A worker at the URALMASH construction site A worker at the URALMASH construction site

An “Udarnik” is a Soviet word for an overproductive worker. The udarnik movement was launched and supported by the government to intensify the industrial development of the country.

The movement appeared in the 1920’s.  The Bolshevik country was young, and had just survived a revolution and a civil war. Industry and agriculture were in ruins, and to restore them as fast as possible, the government, among other things, launched a propaganda campaign. Posters, newspapers, and radio programs described everyday labor as a battle for a better life and for a socialist future. To win this battle one had to work harder and smarter than, for example, his colleagues – and so workers, brigades and whole plants everywhere began to join “socialist competitions”. The Soviet Union was a state with a planned economy, so workers aimed to exceed the quotas. Even the Siberian concentration camps participated – udarniks in forced labor received their small piece of fame and respect too.

Propaganda, of course, was not enough. To motivate people, government adopted something which it had thrown away several years before for being anti-socialistic and exploitative: payment by results. Inflation turned money into useless colored paper, so first time udarniks got paid in special food talons.

Plant administrations often chose “udarniks to be” by its own will and gave these workers best tools and the best work conditions. They overproduced the quotas, and received privileges, while the others did not even have opportunity to show themselves. Sometimes, records were completely falsified.

In 1935, mineworker Aleksey Stakhanov with two helpers in one shift mined 102 tons of coal instead of planned 7 tons. This news made the front pages of all Soviet newspapers, and udarnik movement was named after Stakhanov.

Aleksey Stakhanov Aleksey Stakhanov

Inspired by Stakhanov’s example, thousands of factory workers, doctors, peasants, even policemen tried to exceed their quotas. Some of them went as far as to hospitals with extreme fatigue, but some made it into the history books.

Public opinion about udarniks was ambiguous. People were inspired by all the records they read and heard about, and the official title “Udarnik of Communist Labor” was considered a great honor. On the other hand, quotas grew record by record, and salaries just the opposite, became smaller and smaller.

By the 1980’s, the movement ran out of steam, though formally it had been alive until the collapse of Soviet Union. Nowadays, both the term and the idea are still in use in China and North Korea.

■ **DATA EXTRACT**
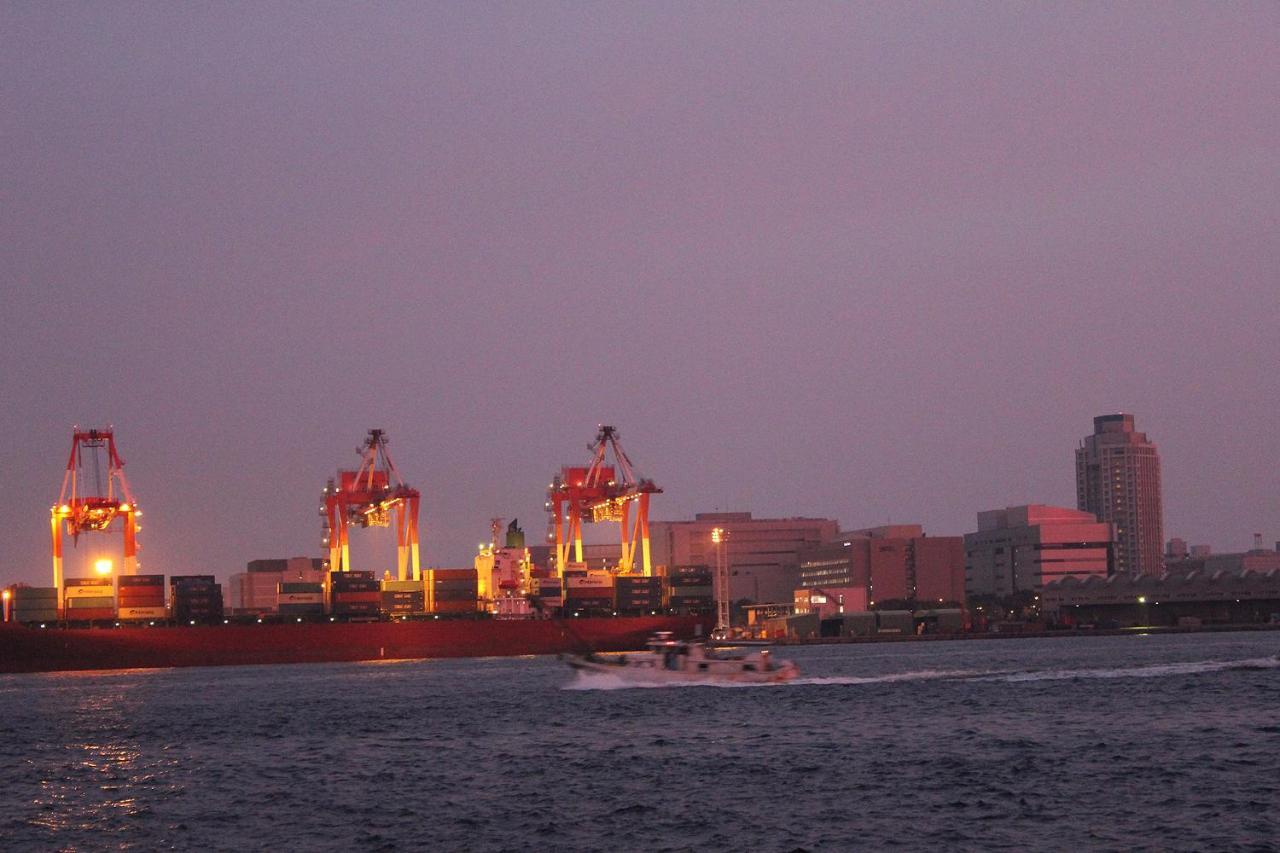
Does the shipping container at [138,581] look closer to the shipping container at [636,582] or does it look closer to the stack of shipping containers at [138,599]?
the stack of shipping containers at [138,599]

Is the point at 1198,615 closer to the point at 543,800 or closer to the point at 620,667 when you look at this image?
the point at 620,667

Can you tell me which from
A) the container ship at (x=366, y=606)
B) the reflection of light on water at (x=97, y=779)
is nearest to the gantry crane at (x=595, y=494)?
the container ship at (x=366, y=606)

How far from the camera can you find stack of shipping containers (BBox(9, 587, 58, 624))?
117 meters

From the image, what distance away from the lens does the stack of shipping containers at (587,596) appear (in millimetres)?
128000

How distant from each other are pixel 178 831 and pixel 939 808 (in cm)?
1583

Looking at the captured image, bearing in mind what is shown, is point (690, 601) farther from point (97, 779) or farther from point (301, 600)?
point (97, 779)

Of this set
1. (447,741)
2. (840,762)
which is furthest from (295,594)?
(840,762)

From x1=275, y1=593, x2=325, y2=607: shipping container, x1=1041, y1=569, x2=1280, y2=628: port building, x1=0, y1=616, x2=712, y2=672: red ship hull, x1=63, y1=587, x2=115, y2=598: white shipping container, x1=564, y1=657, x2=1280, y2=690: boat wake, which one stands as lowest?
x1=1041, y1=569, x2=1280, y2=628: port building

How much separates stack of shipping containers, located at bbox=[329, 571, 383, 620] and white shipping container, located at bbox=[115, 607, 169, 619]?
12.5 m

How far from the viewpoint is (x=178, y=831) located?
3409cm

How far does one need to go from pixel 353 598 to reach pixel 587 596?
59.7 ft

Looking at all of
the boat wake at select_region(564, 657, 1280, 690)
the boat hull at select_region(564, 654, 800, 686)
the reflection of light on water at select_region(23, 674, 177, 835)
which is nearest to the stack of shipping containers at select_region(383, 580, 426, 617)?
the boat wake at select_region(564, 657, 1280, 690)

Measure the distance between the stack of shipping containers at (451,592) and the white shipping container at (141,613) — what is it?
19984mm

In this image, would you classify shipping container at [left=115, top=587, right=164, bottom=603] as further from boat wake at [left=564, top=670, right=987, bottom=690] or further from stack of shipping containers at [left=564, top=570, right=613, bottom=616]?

■ **PROMPT 1**
In the text on the udarnik movement, how many tons of coal did Aleksey Stakhanov and his two helpers mine in one shift in 1935?
■ **PROMPT 2**
Reproduce the portion of the udarnik text starting with "Inspired by Stakhanov’s" and going on through "smaller and smaller.".

■ **WRITTEN ANSWER 1**
102 tons.

■ **WRITTEN ANSWER 2**
Inspired by Stakhanov’s example, thousands of factory workers, doctors, peasants, even policemen tried to exceed their quotas. Some of them went as far as to hospitals with extreme fatigue, but some made it into the history books.

Public opinion about udarniks was ambiguous. People were inspired by all the records they read and heard about, and the official title “Udarnik of Communist Labor” was considered a great honor. On the other hand, quotas grew record by record, and salaries just the opposite, became smaller and smaller.